Eppure gli sconfitti affascinano più dei vincenti.

Mi fanno più simpatia. Spesso la sconfitta è l’elemento portante di una narrazione. Il dottor Zivago non deve rincontrare Lara. E nella mostra immersiva “Van Gogh Alive” tutti aspettavano il colpo di pistola con cui termina la vicenda.

Come si riconosce un outsider di talento?

La prima legge è questa: nella creatività non esiste alto e basso. Esiste solo la qualità. Può essere opera d’arte anche la cartellonistica, un tatuaggio o i manichini con cui negli anni ’40 si provava negli Stati Uniti la tenuta dei paracadute: alcuni sembrano dei Donatello. Sbarazziamoci all’opposto dell’ipocrisia al cospetto dei maestri: anche Picasso ha fatto brutti quadri mentre ci sono artisti che ne crearono uno solo, ma fu un capolavoro. Sbarazziamoci pure di un altro luogo comune: che l’antico sia per forza bello. Il Fauno di Pompei è straordinario, ma dei 24 bronzi appena scoperti a San Casciano alcuni sono belli, altri solo manieristi o davvero brutti, anche se ciò non sminuisce l’importanza storica del ritrovamento.

Perché invece di collezionare outsider non ha provato a esserlo lei stesso, oppure, con meno fascino, a diventare un pittore di successo?

Perché ricordo l’esperienza di mio padre, che fu un artista affermato. Non volevo essere inghiottito dall’arte nel suo stesso modo. Lui veniva dalla cultura contadina del Monferrato per cui era normale che impiegasse il figlio a dargli una mano in bottega, stendendo tele e colori. Questo mi plasmò uno spirito libero rispetto all’arte, privo del timore reverenziale che appanna l’acume. D’altra parte mi spaventò la sua esperienza totalizzante. Con mio padre sarò stato al parco tre volte, quando uscivamo assieme mi portava ai vernissage. Sì, mi presentò Bacon, ma io volevo giocare a pallone. Però tuttora mi commuovo quando penso che l’ultima facoltà che perse, con l’Alzheimer, fu quella di disegnare.

Ma il caso, alla fin fine, quanto conta per la fama? O c’è un disegno prestabilito?
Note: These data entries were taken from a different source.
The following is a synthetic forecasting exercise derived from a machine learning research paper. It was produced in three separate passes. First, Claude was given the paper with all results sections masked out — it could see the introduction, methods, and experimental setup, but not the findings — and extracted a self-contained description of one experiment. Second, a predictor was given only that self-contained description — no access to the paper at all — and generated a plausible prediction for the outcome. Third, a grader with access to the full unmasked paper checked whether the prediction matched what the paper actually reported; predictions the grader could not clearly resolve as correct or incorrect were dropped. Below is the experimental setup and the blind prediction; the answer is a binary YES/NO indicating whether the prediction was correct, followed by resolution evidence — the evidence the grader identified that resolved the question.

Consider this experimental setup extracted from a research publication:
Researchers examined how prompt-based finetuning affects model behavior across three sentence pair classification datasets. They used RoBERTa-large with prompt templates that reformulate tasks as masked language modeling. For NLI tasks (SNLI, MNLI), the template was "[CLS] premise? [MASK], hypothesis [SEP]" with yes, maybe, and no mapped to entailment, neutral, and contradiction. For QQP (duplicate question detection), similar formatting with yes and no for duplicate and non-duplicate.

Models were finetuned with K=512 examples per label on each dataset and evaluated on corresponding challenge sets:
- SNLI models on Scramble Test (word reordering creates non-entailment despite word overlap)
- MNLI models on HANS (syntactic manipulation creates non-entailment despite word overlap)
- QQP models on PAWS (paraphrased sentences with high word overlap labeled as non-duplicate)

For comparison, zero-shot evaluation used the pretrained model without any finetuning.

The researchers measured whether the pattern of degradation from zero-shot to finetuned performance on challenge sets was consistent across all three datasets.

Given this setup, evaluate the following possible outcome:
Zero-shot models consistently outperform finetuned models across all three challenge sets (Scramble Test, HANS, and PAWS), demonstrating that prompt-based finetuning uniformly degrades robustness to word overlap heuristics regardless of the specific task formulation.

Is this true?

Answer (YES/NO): YES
Credo senz’altro alla casualità. Se per caso la famiglia Rothko fosse rimasta in Lettonia o la famiglia Warhol in Slovacchia, oggi Rothko e Warhol sarebbero due sconosciuti. La fortuna è importante, ma se non aumenti l’opportunità di esserne baciato, non arriverà mai per misteriose trame delle stelle.